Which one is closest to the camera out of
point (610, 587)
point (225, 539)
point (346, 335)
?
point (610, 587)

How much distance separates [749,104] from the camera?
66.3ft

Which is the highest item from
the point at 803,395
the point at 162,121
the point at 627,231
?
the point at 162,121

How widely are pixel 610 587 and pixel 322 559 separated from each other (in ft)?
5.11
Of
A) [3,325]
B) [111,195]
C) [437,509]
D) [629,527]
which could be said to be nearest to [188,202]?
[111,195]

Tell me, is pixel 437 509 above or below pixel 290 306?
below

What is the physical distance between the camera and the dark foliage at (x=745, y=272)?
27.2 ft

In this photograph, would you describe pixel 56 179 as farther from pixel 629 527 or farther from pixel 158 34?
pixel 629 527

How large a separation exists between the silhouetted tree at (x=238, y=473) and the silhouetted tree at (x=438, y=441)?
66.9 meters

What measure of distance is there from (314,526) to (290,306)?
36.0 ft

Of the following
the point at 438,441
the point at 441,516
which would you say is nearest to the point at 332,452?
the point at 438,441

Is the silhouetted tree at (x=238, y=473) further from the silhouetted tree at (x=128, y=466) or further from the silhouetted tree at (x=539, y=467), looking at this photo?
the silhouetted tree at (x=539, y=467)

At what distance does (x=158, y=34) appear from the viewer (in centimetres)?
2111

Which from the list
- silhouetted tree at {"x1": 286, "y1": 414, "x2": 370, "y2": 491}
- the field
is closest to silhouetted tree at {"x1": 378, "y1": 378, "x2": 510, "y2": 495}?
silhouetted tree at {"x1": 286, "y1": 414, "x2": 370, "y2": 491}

************

### [Task statement]
Find every line in the rows above that contains the string "closest" and copy each one.

### [Final result]
Which one is closest to the camera out of
is closest to silhouetted tree at {"x1": 378, "y1": 378, "x2": 510, "y2": 495}?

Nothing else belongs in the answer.